“The feeling is reciprocal, I am sure,” returned the magistrate. “Your very good health, Mr. Ashbrook. By the way, you observed just now that you knew the prisoner. Will you be kind enough to tell me under what circumstances you made his acquaintance?”
“Sartinly,” said the farmer, “I med his acquaintance by the merest chance.”
He then proceeded to give his companion a succinct account of all those events which the reader is already acquainted with—the meeting of the young man at the “Old Carved Lion,” his taking him to his own house, and the base ingratitude of his guest.
The magistrate was surprised at the narrative, as he well might be. It was a history he was quite unprepared for.

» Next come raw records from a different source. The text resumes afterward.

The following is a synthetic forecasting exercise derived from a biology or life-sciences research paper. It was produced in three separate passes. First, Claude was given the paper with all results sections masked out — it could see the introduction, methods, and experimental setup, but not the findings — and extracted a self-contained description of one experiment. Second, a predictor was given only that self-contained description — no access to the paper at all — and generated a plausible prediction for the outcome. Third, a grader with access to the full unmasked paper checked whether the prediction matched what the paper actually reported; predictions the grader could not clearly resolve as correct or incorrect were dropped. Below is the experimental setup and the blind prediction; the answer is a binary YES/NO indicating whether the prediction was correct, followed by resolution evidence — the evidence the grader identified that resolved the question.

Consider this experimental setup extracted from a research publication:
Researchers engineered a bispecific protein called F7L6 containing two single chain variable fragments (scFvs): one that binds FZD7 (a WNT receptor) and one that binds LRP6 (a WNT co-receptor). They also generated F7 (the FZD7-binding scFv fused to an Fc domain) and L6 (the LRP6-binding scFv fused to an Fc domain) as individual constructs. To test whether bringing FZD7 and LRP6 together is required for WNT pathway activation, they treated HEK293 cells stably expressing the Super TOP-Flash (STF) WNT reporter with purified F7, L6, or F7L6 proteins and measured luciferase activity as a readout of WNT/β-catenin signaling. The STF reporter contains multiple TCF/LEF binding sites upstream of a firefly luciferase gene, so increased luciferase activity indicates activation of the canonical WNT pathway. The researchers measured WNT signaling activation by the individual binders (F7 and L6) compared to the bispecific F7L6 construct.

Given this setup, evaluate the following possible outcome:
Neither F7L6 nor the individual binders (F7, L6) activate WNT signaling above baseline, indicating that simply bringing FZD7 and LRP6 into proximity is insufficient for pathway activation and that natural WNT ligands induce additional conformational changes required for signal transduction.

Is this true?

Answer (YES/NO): NO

“So you will see, sir,” observed the farmer, when he brought his narrative to a conclusion, “that it aint at all likely I bear him any good will; on the contrary I should loike te see him behind the bars of one of her Majesty’s prisons.”
“Of course, that is but natural, since he served you so badly.”
“An audacious, impudent, lying, circumwenting, young jackanapes,” exclaimed the farmer. “A wretched impostor, who passed himself off as a gentleman, and sent a challenge to me by a sham captain, who was no better than himself.”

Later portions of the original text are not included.